Harper archives the books that are not on the store’s shelves in a warehouse along the Rhode Island Avenue Trolley Trail, about a block away from the main store. He hopes to one day open the warehouse as a storefront itself so customers can shop there, as well.

For now, however, there’s the colorful brick facade across from Franklin’s Restaurant at 5132 Baltimore Avenue. For five years, My Dead Aunt’s Books has been situated in the SoHy Arts Building, which houses numerous other businesses, including a tattoo shop and a recording studio. 

My Dead Aunt’s Books shares the first floor with Suffragette City Vintage and Cheeky Vintage, two secondhand clothing and commodities stores. Customers can shop for books, records, clothing, jewelry, and even home decor all in one stop.

Harper said he believes that this cohesive co-op setup helps all three of their businesses by allowing them to stay open longer, since only one person needs to man the cash register at a time. 

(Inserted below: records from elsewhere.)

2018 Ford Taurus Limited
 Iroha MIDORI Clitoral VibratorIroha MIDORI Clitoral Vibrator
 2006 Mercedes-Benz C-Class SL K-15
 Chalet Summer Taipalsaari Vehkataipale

Holli Mintzer, owner of Suffragette City Vintage, agreed with Harper, saying the job would be much harder if the owners did not share the space. “​​I think most people who try to hold down a brick-and-mortar [store] by themselves will find, ‘Oh, wait, either I’m here or we’re closed.’ Those are the only options,” Mintzer said in an interview. “And that’s a really, really good way to burn out.”

The building that houses My Dead Aunt’s Books used to be a department store, and was later used as office space for the American Federation of State, County and Municipal Employees (AFSCME)

In the early 2000s, while working at the University of Maryland (UMD), Harper was on the organizing committee for AFSCME, which advocates for civil service workers’ rights. Harper said he would come to the building to help campus workers, both professional and nonprofessional, get representation and organize. According to an article from The Diamondback, a student-run campus newspaper at UMD, state and university workers gained collective bargaining rights in the 1990s and 2000s, which is around the time Harper worked with the federation.

This spirit of activism is also intertwined with the other businesses in the shared storefront.

Mintzer explained the name Suffragette City Vintage honors the David Bowie song — and

a unique bit of local history. In the early 1910s, around the time of the women’s suffrage movement, Hyattsville saw one of the largest suffragette rallies that had occurred up until that point, according to Mintzer.

“Women had been traveling all over the country collecting signatures for petitions; they had a rally here, and then convoyed into D.C. to present their petitions to Congress,” Mintzer said.

Nearly every shelf in the store is a nod to history, as nearly everything in all three businesses’ collections is secondhand. 

Helping to keep local independent bookstores from dying out, My Dead Aunt’s Books remains steadfast on Baltimore Avenue, along with the businesses with which it shares a space. They all work together cohesively to bring more art and culture, as well as activism and an awareness of history, into Hyattsville.

“It’s a synergy,” Harper said.

Jess Daninhirsch is an undergraduate journalism major at the University of Maryland.